Oh, well. A day at the library, and I withdraw my suggestion that is might be English in origin.
tom, as usual, nails it. It is racist in origin, but it does mean what starfish said-“thanks for nothing.”
And, to clear up the Mark Twain usage, he(Twain) uses a phrase in Sketches New and Old, published in 1865. Supposedly, a correspondent from California sent him a poem in which he refers to a preacher thusly-“The parson was among the whitest men I ever see”. If you read the poem, the context is that he was a straight-up, square-dealing type of guy. Not like those of a different color.

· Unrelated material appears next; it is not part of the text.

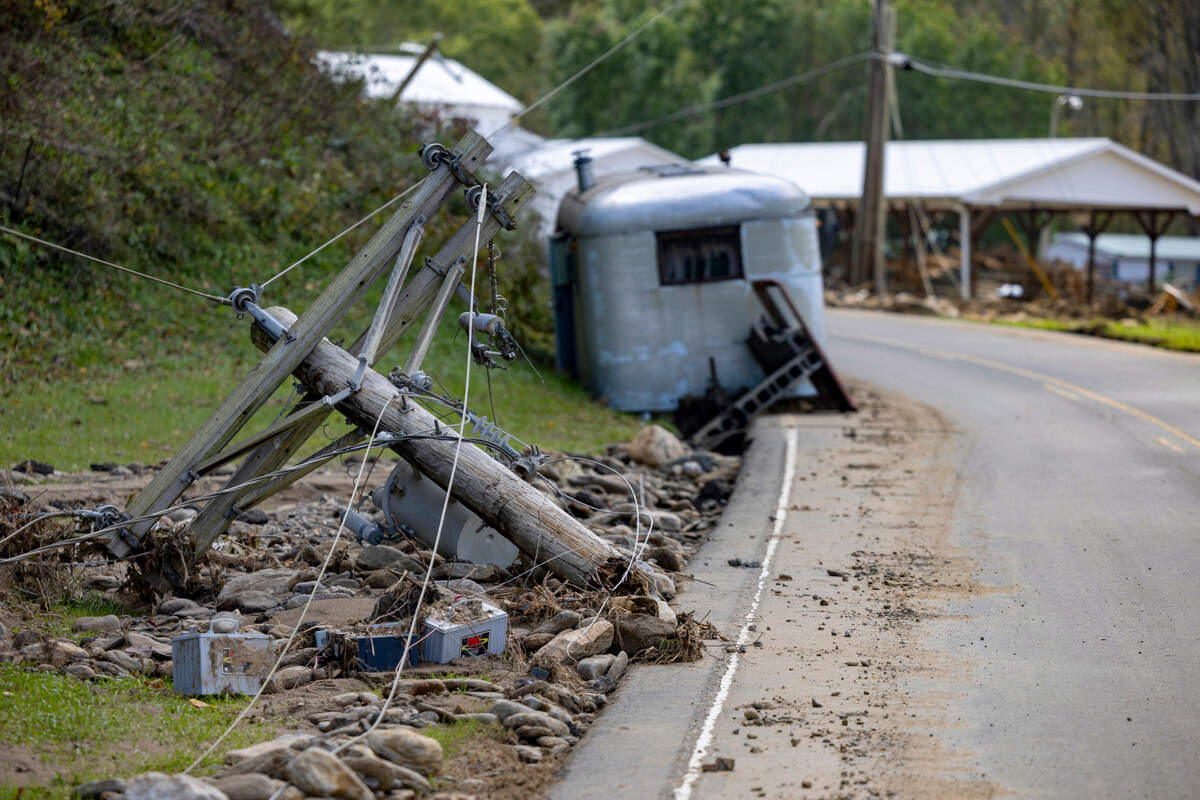 Fallen Utility lines in the Yancey County village of Pensacola, N.C. on Thursday, October 3, 2024. Hurricane Helene destroyed roads and knocked out power to the community.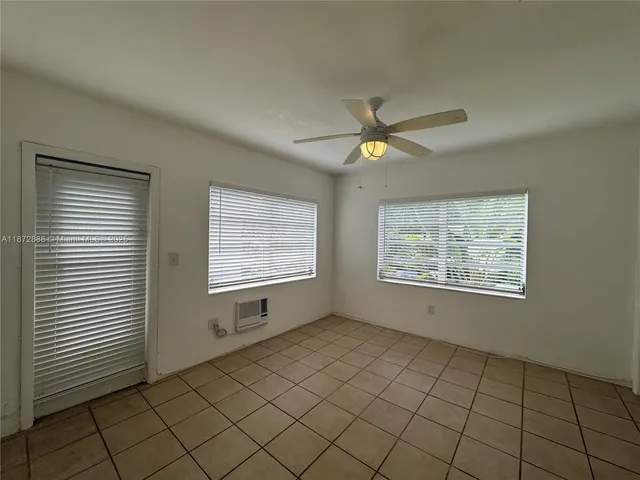 a view of an empty room and window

I grew up listening to thousands of hours of old radio shows( e.g. Allens Alley, Suspense, Lights Out , Jack Benny, Edger Bergen and Charlie McCarthy,Amos and Andy,The Shadow, Little Orphan Annie, Fibber Magee and Molly,The Lone Ranger,The Goldbergs,Gangbusters and so on) and I cannot recall having heard a comment like this. On what show(s) did you hear it? I know that broadly drawn racial (or racist) caricature were the norm, but I would be intrested to know the specific show.
thanks
[QUOTE=;829515]
In the book and movie The Eiger Sanction a very racist character says this to Clint Eastwood’s character, who is seeing a black woman at the time.
Clint decks him.
[/QUOTE]
And interestingly enough, Clint uses it (or rather Dirty Harry does) in The Enforcer.